Странствуя по родному краю, Шахин-ходжа заходил в школы, чтобы посмотреть, как учат в деревнях и местечках. Эти начальные школы ничем не отличались от медресе. И жалко было смотреть на ребятишек, которых взяли прямо с улиц, залитых ярким солнечным светом, с берегов прохладных речек и упрятали в мрачные темницы, называемые школой.
А что будет с ними, когда они получат начальное образование?

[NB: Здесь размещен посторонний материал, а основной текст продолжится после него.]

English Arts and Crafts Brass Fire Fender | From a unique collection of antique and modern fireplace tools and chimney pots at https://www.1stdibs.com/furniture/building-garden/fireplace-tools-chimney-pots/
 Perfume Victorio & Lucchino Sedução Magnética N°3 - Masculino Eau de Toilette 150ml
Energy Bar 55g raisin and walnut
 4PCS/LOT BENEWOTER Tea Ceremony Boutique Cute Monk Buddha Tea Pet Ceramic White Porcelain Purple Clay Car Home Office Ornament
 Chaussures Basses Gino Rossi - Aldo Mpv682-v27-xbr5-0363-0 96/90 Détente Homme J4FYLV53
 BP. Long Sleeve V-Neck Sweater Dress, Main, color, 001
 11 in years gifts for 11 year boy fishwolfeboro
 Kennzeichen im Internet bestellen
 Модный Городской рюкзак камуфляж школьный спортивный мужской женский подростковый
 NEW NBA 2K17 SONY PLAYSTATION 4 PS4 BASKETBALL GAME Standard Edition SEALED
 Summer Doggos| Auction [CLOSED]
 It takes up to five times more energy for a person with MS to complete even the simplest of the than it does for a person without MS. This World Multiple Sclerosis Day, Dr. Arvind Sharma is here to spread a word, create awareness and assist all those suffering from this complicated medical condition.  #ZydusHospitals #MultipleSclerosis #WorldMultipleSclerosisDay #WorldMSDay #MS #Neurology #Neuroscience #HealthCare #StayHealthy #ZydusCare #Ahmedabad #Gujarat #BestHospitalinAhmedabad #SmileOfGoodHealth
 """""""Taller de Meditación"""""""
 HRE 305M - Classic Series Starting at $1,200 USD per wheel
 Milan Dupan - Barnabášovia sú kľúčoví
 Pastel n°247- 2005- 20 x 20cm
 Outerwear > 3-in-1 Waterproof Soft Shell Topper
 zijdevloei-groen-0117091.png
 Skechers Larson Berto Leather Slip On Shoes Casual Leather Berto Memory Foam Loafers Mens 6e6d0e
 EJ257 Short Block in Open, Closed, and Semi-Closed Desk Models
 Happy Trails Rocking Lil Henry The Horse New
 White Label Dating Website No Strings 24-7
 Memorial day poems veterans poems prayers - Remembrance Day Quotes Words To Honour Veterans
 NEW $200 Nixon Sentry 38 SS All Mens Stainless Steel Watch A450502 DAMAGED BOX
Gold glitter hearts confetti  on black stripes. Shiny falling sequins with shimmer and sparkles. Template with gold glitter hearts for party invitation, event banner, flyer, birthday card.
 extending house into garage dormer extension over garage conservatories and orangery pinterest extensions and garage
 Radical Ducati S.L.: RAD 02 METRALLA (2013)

Самые бойкие, самые смышлёные, несмотря на угрозы и побои, сбегут из ненавистных школ и вернутся к земле. А те, кто останется, будут зубрить, как азбуку, никому не нужные тексты, будут запоминать прописные истины, от которых, кроме вреда, нечего ждать. А потом эти дети подрастут, сменят своих отцов и старших братьев. Но разве в умственном отношении между ними будет разница? Ни на волос!..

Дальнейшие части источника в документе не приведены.